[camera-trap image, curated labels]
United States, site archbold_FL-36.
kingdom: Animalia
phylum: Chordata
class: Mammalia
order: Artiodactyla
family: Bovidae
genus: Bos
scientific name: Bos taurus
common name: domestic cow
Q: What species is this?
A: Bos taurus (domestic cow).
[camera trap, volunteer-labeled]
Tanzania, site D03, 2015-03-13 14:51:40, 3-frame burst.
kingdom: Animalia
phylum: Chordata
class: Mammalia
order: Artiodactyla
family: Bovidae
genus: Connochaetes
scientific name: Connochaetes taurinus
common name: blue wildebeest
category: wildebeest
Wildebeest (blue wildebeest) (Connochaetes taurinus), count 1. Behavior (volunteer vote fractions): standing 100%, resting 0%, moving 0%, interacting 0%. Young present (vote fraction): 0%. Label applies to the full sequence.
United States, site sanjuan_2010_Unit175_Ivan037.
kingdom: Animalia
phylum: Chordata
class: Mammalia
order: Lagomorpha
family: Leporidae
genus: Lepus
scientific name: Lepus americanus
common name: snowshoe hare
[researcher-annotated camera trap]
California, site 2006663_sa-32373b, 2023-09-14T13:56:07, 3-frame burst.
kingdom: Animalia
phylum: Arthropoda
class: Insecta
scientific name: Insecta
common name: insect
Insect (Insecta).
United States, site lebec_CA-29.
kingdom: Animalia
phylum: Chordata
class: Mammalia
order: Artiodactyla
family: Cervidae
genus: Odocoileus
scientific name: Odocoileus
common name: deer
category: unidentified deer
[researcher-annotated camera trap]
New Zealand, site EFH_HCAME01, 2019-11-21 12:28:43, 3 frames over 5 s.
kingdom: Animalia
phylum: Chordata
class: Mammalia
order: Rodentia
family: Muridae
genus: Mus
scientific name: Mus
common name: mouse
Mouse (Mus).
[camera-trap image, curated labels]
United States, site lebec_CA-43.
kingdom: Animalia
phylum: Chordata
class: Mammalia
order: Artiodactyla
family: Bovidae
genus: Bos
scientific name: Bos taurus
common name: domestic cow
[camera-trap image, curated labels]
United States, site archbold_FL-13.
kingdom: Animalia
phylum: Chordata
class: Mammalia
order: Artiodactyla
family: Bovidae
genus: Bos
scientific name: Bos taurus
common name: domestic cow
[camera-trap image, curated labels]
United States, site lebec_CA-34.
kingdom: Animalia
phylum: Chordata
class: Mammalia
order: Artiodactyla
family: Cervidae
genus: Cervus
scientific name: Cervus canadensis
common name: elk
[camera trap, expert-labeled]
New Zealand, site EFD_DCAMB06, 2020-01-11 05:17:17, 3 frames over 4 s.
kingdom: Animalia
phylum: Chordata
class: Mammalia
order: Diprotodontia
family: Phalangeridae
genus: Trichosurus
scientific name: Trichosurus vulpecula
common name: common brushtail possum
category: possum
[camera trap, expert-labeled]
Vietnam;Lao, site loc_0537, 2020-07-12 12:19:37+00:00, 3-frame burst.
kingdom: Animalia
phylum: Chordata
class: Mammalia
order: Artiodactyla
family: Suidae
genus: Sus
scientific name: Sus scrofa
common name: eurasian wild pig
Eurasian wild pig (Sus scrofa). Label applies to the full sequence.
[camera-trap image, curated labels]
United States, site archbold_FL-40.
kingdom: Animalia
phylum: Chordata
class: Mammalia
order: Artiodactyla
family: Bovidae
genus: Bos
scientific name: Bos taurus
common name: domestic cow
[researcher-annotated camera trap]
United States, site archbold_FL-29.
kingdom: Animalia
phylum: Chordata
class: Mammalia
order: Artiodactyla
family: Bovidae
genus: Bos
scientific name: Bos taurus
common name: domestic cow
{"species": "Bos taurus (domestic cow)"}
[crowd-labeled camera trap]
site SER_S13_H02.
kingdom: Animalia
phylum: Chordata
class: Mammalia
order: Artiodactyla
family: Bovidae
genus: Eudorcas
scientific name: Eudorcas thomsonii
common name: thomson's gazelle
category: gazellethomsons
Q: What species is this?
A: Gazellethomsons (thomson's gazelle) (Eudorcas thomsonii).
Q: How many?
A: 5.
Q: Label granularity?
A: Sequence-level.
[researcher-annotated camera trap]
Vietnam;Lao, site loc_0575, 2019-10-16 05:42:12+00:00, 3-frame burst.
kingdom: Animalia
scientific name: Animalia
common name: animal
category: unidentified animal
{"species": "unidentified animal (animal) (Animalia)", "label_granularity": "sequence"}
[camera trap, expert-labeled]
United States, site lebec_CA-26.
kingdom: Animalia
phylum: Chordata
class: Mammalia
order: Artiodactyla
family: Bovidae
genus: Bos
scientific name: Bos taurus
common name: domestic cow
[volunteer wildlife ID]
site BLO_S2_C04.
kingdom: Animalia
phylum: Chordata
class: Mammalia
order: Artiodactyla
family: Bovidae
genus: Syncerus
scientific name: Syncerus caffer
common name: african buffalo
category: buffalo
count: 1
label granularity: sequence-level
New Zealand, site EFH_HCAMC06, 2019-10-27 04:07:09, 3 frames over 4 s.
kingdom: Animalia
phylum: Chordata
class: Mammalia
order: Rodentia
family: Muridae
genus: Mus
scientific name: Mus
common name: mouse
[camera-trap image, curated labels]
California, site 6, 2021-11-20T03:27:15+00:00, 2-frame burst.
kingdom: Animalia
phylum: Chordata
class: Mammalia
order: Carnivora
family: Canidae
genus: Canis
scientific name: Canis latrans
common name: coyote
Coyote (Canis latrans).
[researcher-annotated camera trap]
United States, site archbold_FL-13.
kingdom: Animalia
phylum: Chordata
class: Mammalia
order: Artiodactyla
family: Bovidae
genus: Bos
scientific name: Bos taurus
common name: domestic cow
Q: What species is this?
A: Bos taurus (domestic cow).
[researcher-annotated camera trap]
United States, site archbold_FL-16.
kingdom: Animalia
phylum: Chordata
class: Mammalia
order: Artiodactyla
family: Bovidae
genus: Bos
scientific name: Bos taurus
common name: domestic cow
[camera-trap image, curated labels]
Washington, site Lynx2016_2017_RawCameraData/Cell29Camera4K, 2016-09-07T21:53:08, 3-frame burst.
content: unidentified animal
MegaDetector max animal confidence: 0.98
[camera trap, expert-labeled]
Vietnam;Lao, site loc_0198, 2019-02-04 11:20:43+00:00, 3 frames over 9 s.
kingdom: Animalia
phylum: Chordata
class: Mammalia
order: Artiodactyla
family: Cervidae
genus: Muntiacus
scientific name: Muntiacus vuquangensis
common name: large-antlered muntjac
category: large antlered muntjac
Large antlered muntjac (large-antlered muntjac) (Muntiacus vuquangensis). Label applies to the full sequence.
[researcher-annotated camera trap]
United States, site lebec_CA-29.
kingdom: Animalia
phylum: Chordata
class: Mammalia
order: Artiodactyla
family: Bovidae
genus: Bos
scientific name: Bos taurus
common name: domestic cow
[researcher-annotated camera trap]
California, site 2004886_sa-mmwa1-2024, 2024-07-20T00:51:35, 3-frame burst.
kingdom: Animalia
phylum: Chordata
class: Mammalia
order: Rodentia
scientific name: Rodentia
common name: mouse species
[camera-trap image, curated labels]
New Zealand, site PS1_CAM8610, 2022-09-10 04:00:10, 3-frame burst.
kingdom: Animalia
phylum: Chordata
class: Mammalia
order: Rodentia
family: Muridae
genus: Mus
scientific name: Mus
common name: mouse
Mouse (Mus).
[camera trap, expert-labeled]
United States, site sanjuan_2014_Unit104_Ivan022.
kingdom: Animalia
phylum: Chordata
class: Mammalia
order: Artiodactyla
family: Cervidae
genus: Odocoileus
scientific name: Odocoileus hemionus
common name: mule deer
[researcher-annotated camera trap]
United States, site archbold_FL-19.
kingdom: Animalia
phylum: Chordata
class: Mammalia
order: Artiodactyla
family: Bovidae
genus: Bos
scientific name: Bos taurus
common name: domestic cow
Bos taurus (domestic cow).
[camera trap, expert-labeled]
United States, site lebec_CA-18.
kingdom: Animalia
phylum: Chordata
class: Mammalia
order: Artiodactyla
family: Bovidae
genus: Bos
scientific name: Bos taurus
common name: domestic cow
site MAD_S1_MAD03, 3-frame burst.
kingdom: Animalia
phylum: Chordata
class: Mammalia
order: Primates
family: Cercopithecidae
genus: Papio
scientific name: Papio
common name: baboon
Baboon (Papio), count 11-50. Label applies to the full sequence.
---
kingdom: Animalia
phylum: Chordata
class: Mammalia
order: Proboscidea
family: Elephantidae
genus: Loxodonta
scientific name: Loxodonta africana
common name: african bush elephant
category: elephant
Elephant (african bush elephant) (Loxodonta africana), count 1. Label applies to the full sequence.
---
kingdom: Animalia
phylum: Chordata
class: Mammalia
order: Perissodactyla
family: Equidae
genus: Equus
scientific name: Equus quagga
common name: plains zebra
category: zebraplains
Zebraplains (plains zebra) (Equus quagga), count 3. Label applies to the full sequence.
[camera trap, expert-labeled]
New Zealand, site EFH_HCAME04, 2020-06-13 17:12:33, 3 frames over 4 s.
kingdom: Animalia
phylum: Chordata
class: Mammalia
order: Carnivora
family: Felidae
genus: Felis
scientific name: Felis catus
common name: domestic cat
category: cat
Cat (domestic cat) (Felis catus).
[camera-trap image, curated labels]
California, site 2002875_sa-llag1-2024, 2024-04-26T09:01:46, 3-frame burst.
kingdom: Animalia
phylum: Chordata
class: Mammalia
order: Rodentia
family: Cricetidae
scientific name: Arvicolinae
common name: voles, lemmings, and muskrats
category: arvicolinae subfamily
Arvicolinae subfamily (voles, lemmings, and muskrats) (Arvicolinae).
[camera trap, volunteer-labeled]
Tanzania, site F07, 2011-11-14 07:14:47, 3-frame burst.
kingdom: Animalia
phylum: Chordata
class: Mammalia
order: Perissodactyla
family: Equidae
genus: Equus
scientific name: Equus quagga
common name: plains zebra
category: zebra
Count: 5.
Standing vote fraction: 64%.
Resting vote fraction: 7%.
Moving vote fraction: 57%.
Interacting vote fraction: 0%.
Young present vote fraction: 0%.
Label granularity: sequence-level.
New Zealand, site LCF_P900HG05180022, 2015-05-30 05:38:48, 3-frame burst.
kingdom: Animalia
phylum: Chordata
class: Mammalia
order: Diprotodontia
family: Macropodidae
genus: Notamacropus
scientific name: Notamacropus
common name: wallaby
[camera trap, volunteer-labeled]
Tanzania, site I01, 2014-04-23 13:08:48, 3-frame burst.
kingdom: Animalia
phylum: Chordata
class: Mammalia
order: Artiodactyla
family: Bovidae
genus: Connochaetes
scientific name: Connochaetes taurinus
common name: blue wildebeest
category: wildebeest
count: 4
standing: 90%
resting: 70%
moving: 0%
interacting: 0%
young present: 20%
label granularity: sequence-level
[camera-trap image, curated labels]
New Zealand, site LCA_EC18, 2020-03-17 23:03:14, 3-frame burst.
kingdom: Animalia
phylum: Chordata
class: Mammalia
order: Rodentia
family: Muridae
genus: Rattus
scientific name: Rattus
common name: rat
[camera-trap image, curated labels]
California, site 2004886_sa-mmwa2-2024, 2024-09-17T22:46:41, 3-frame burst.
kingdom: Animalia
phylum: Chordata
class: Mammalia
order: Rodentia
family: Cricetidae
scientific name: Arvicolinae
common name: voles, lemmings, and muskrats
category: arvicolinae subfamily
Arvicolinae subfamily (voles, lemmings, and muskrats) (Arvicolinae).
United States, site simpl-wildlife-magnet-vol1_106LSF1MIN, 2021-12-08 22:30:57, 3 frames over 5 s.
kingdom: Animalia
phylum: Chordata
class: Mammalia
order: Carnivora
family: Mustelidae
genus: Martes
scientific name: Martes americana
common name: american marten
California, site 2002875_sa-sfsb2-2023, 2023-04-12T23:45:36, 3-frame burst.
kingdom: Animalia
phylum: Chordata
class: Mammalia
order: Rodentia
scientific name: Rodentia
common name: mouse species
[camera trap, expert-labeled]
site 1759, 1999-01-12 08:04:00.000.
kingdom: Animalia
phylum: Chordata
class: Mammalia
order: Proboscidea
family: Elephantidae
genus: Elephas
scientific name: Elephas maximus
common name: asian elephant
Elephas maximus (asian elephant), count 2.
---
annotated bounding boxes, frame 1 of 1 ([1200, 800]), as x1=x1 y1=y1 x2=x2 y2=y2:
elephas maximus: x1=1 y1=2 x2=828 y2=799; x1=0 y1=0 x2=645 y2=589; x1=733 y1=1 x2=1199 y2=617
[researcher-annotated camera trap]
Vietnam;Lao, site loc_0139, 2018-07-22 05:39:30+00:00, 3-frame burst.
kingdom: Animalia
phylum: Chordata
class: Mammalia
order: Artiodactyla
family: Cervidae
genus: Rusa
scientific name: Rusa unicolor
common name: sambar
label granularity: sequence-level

____

# Work instructions:
Please give, as a bare number, how many lines in the listing above include the word "frames".

# Answer box:
6